Signature $^{(Note 5)}$: ____
Date: ____

Notes:

  1. Full name(s) and address(es) to be inserted in BLOCK CAPITALS.
  2. Please insert the number of shares of the Company registered in your name(s). If no number is inserted, this form of proxy will be deemed to relate to all the shares of the Company registered in your name(s).
  3. If any proxy other than the Chairman of the meeting is preferred, please strike out the words "THE CHAIRMAN OF THE MEETING" and insert the name and address of the proxy desired in the space provided.

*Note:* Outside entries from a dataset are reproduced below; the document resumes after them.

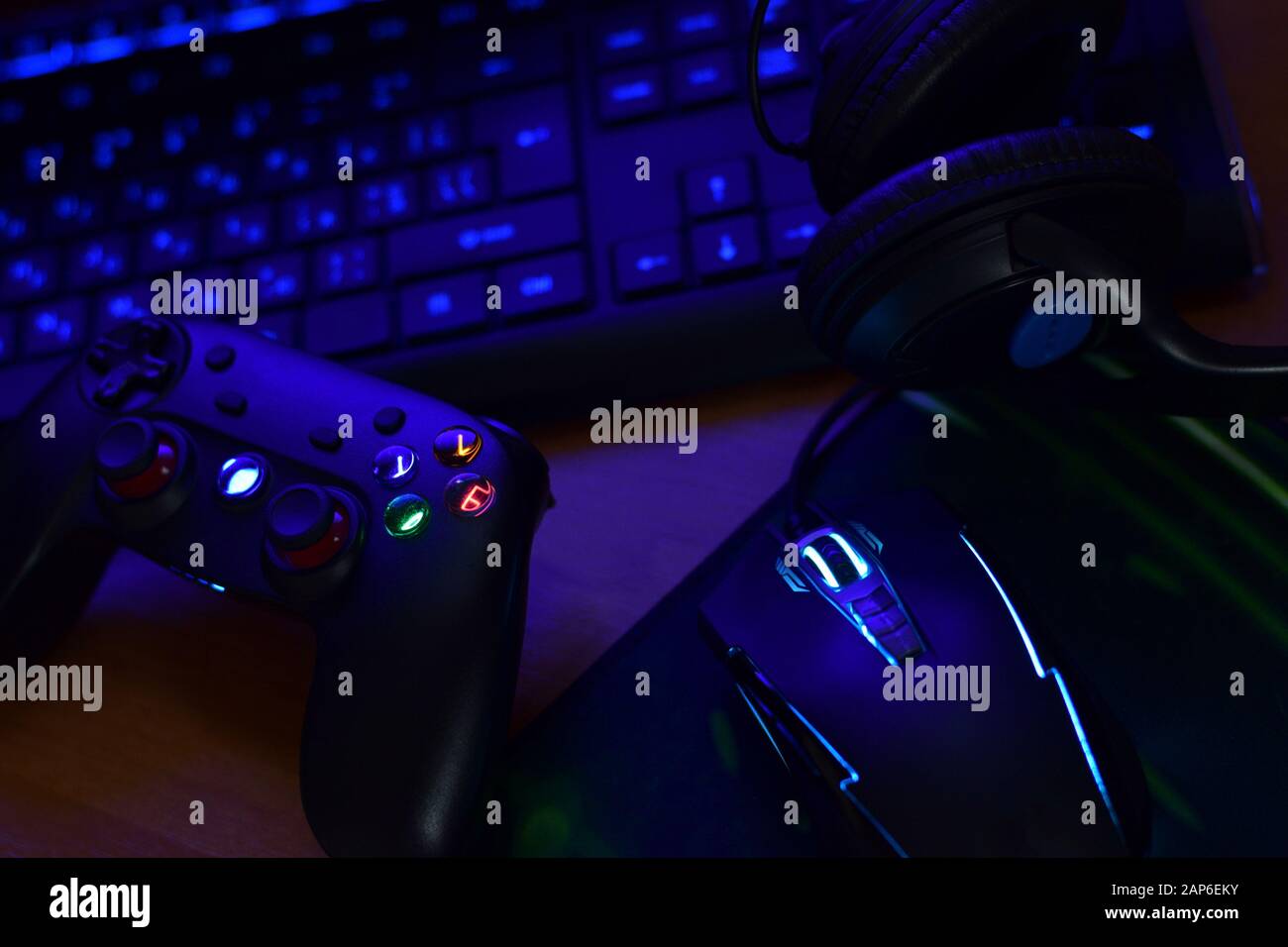 Modern gamepad and gaming mouse lies with keyboard and headphones on table in dark playroom scene close up. Online video game players community concep Stock Photo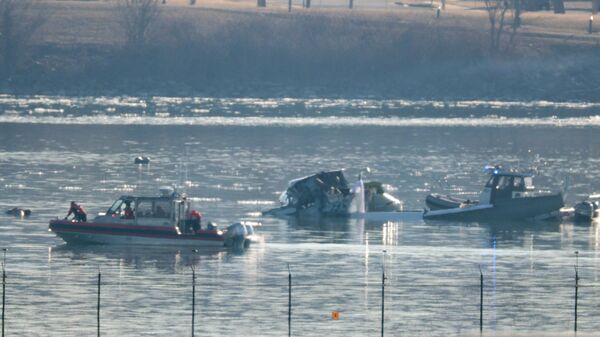 تبحث وحدات الاستجابة للطوارئ في موقع تحطم طائرة تابعة لشركة الخطوط الجوية الأمريكية على نهر بوتوماك بعد حادث وقع الليلة الماضية أثناء اقترابها من مطار رونالد ريغان الوطني - سبوتنيك عربي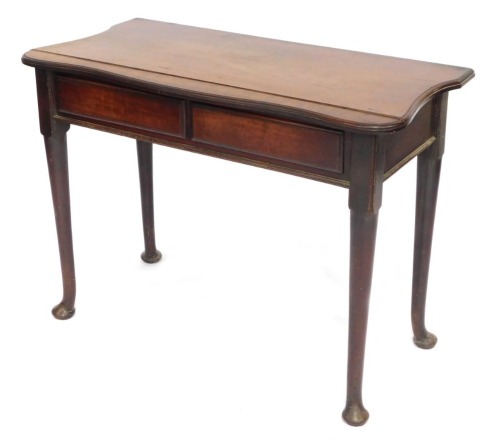 An 18thC mahogany side table, the shaped top above two drawers on pad feet, adapted, 70cm high, 94cm wide, 45cm deep.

Any shareholder of the Company entitled to attend and vote at the meeting is entitled to appoint one or more (if he/she/it holds more than one share) proxies to attend and vote instead of him/her/it. If more than one proxy is appointed, the appointment shall specify the number of shares in respect of which each such proxy (or proxies) is so appointed. A proxy need not be a shareholder of the Company. IF NO NAME IS INSERTED, THE CHAIRMAN OF THE MEETING WILL ACT AS YOUR PROXY. ANY ALTERATION MADE TO THIS FORM OF PROXY MUST BE INITIALED BY THE PERSON WHO SIGNS IT.
  4. IMPORTANT: IF YOU WISH TO VOTE FOR A RESOLUTION, TICK (√) IN THE RELEVANT BOX BELOW THE BOX MARKED "FOR". IF YOU WISH TO VOTE AGAINST A RESOLUTION, TICK (√) IN THE RELEVANT BOX BELOW THE BOX MARKED "AGAINST". IF YOU WISH TO ABSTAIN FROM A RESOLUTION, TICK (√) IN THE RELEVANT BOX BELOW THE BOX MARKED "ABSTAIN". Failure to tick a box will entitle your proxy (or proxies) to cast your vote at his/her discretion. Your proxy (or proxies) will also be entitled to vote at his/her discretion on any resolution properly put to the meeting other than those referred to in the notice convening the meeting.
  5. This form of proxy must be signed by you or your attorney duly authorized in writing or, in the case of a corporation, must be either executed under its common seal or under the hand of an officer or attorney or other person duly authorized.
  6. Every shareholder of the Company present in person or by proxy or, being a corporation, is present by its duly authorized representative, shall have one vote for every fully paid share of which he/she/it is the holder.
  7. In the case of joint holders, the vote of the senior who tenders a vote, whether in person or by proxy, will be accepted to the exclusion of votes of the other joint holder(s) and for this purpose seniority will be determined by the order in which the names stand in the register of members of the Company.
  8. To be valid, the form of proxy, together with a notarially certified copy of the power of attorney or other authorisation document(s), must be delivered to the H share registrar of the Company, Computershare Hong Kong Investor Services Limited, at 17M Floor, Hopewell Centre, 183 Queen's Road East, Wan Chai, Hong Kong not later than 24 hours before the designated time for the holding of the EGM (i.e. not later than 3:00 p.m. on Tuesday, 21 April, 2026) or any adjournment thereof (as the case may be).
  9. The proxy need not be a shareholder of the Company but must attend the meeting in person to represent you.
  10. Completion and delivery of the form of proxy will not preclude you from attending and voting at the meeting if you so wish.
  11. Reference to dates and time in this form of proxy are to Hong Kong dates and time.

PERSONAL INFORMATION COLLECTION STATEMENT

Your supply of your and your proxy's (or proxies') name(s) and address(es) is on a voluntary basis for the purpose of processing your request for the appointment of a proxy (or proxies) and your voting instructions for the meeting of the Company (the "Purposes"). We may transfer your and your proxy's (or proxies') name(s) and address(es) to our agent, contractor, or third party service provider who provides administrative, computer and other services to us for use in connection with the Purposes and to such parties who are authorized by law to request the information or are otherwise relevant for the Purposes and need to receive the information. Your and your proxy's (or proxies') name(s) and address(es) will be retained for such period as may be necessary to fulfil the Purposes. Request for access to and/or correction of the relevant personal data can be made in accordance with the provisions of the Personal Data (Privacy) Ordinance and any such request should be in writing by mail to the Company/Computershare Hong Kong Investor Services Limited at the above address.